Зофия грустно улыбается мне.
– Мне неприятно это говорить, Элис… но я думаю, что единственный путь к разгадке – через Лию Трушен.
* * *
Я снова оставляю Зофию в машине, когда вхожу в клинику в четвертый раз. Я чувствую, что сегодня утром я добилась большего прогресса, и, возможно, было даже несколько моментов, когда мы с Лией нашли точки соприкосновения. Войдя, я обнаруживаю, что она обслуживает пациента, но ее спутник видит меня, мягко толкает ее локтем и указывает в мою сторону. Во взгляде Лии сквозит досада, но она натягивает улыбку, заканчивает обслуживать своего пациента и направляется в конференц-зал.
– Лия… – Я делаю глубокий вдох и выпаливаю: – Я видела могилу. Это определенно имя и год рождения моего дедушки, но это не может быть он, потому что он умер только в прошлом году. Мне кажется, единственный способ распутать эту загадку – кому-то из нас поговорить с Эмилией…
– Послушайте, Элис, – решительно говорит Лия. – Я сочувствую вам. Искренне. Я сделала все, что могла, чтобы помочь вам, но то, о чем вы сейчас просите, невозможно.

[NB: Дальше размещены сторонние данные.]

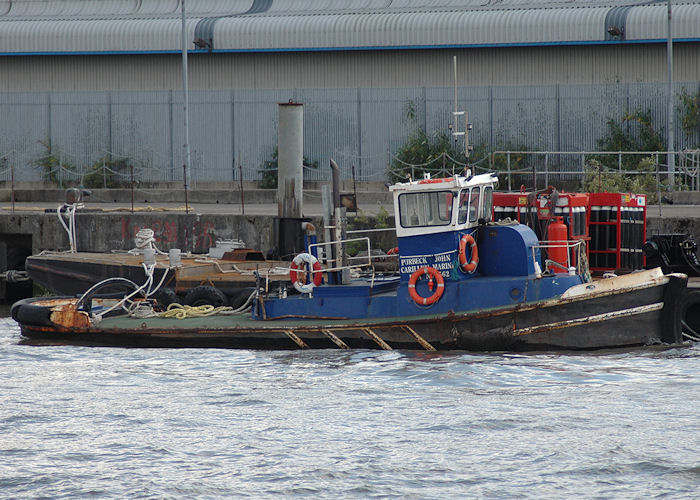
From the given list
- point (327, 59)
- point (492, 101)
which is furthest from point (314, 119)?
point (492, 101)

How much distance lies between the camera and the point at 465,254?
1451 cm

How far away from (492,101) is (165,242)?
435 inches

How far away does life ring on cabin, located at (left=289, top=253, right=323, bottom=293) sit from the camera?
15.3m

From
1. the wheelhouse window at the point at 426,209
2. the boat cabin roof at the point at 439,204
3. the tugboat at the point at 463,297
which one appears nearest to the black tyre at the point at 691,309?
the tugboat at the point at 463,297

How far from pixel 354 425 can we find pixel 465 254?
3729 millimetres

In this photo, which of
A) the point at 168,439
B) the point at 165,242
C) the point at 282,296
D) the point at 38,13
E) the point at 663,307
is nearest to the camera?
the point at 168,439

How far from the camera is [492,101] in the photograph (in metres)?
29.8

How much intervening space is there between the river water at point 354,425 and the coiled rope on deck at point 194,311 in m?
1.04

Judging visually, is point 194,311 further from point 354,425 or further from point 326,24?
point 326,24

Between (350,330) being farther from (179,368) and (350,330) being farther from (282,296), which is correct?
(179,368)

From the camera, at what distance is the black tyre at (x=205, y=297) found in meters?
17.2

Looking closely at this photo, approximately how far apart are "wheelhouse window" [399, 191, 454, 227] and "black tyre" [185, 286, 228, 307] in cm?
390

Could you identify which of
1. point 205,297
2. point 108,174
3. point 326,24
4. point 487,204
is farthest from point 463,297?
point 108,174

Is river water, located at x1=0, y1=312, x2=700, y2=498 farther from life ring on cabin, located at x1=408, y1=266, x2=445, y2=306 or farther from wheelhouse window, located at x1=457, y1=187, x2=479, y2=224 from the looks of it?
wheelhouse window, located at x1=457, y1=187, x2=479, y2=224
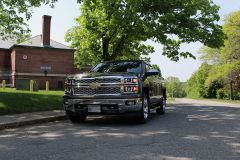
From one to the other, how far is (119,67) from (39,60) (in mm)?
42776

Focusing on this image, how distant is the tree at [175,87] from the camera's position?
514 feet

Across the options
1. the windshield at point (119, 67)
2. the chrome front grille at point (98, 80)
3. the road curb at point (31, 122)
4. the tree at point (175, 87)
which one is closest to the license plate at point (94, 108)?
the chrome front grille at point (98, 80)

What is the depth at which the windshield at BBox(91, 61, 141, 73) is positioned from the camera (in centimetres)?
1216

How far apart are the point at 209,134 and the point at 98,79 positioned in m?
3.44

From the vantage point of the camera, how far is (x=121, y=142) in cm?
786

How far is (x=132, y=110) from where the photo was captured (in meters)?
10.6

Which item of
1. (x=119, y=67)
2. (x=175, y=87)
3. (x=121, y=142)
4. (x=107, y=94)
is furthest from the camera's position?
(x=175, y=87)

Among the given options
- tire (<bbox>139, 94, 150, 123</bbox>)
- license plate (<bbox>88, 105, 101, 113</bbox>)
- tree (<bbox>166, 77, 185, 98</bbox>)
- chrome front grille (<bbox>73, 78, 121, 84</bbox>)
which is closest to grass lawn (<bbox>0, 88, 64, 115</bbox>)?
chrome front grille (<bbox>73, 78, 121, 84</bbox>)

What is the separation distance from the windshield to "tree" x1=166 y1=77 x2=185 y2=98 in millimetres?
140597

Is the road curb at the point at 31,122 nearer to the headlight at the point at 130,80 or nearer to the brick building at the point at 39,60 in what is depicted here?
the headlight at the point at 130,80

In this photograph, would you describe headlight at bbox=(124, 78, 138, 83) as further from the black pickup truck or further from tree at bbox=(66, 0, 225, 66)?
tree at bbox=(66, 0, 225, 66)

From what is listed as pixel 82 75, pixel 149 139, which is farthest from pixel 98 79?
pixel 149 139

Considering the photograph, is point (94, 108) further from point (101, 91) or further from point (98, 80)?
point (98, 80)

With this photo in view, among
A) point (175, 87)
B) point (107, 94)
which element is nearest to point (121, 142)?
point (107, 94)
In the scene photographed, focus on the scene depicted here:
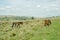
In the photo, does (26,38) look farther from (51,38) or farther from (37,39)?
(51,38)

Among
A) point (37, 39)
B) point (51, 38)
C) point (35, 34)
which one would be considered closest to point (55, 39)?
point (51, 38)

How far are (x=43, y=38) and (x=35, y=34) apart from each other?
5.55 feet

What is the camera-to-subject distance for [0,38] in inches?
586

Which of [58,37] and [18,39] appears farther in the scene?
[18,39]

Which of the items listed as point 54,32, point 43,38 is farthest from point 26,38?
point 54,32

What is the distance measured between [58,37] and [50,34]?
1.16 metres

– Может быть, вы могли бы просто упомянуть Алину…
– Каждый месяц мы отвозим ее навестить эту могилу, – резко говорит Лия. – В последнее воскресенье каждого месяца она идет на мессу в своей самой лучшей одежде, затем останавливается у цветочного лотка на рынке, а затем мы, ее внуки, по очереди отвозим ее туда – у нас даже есть график. И вы знаете, почему существует этот график? – Когда я качаю головой, взгляд Лии становится острым. – Потому что, Элис, почти через восемьдесят лет после его смерти моя прекрасная, мужественная бабушка все еще плачет, когда видит его могилу, и это душераздирающе. Вы хоть понимаете, о чем меня просите?

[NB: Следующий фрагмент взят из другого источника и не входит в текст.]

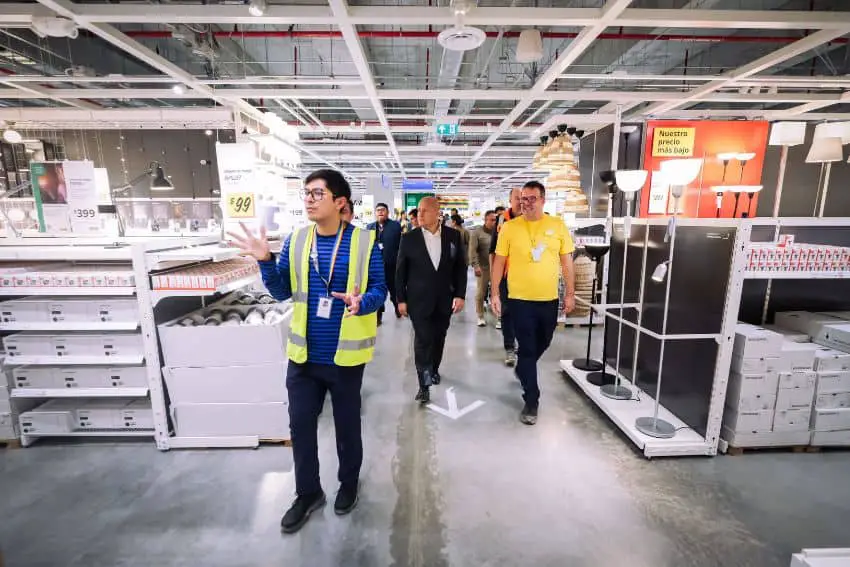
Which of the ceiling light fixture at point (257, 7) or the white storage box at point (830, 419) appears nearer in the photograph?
the white storage box at point (830, 419)

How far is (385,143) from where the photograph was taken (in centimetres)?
1144

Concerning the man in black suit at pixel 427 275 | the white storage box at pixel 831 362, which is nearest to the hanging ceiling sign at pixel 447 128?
the man in black suit at pixel 427 275

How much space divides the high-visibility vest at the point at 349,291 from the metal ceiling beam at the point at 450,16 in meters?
2.65

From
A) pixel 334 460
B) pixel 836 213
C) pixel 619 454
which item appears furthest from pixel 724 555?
pixel 836 213

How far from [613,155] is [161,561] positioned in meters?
6.30

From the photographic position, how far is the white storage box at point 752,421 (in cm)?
286

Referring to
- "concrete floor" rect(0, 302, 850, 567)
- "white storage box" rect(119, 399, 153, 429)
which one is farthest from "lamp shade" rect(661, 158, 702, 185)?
"white storage box" rect(119, 399, 153, 429)

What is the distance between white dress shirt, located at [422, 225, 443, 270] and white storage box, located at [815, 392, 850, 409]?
117 inches

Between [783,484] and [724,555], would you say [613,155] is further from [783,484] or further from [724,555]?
[724,555]

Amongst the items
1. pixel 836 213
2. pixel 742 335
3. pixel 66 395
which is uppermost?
pixel 836 213

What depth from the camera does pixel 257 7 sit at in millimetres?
3379

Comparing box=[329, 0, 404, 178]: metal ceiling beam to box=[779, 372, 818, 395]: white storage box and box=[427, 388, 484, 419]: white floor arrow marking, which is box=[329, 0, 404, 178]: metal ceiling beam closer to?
box=[427, 388, 484, 419]: white floor arrow marking

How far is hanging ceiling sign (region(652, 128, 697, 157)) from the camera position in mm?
5520

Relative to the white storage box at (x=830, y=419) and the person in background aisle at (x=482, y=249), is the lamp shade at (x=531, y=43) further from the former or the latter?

– Представьте, если бы Эмилия была на смертном одре, и она отправила вас в Америку, и вы были бы на моем месте! – умоляю я ее.
– У нас сейчас есть одна расстроенная пожилая леди, верно? – говорит Лия. – Если мы сделаем так, как вы просите, у нас будут две расстроенные пожилые дамы, и чего мы добьемся? Ничего. Скорее всего, моя бабушка будет так же озадачена всем этим, как и мы с вами, и если она никогда не отвечала на письма вашей бабушки, то для этого наверняка есть причина. Пожалуйста, пожалуйста, перестаньте беспокоить меня здесь – это мое рабочее место.
Я собираюсь уходить. Я собираюсь выйти за дверь и признать свое поражение. Я прохожу весь путь до зала ожидания и направляюсь к двери, а потом думаю о том, чтобы уехать из этого места и прожить остаток своей жизни, не зная, почему Бабча послала меня сюда.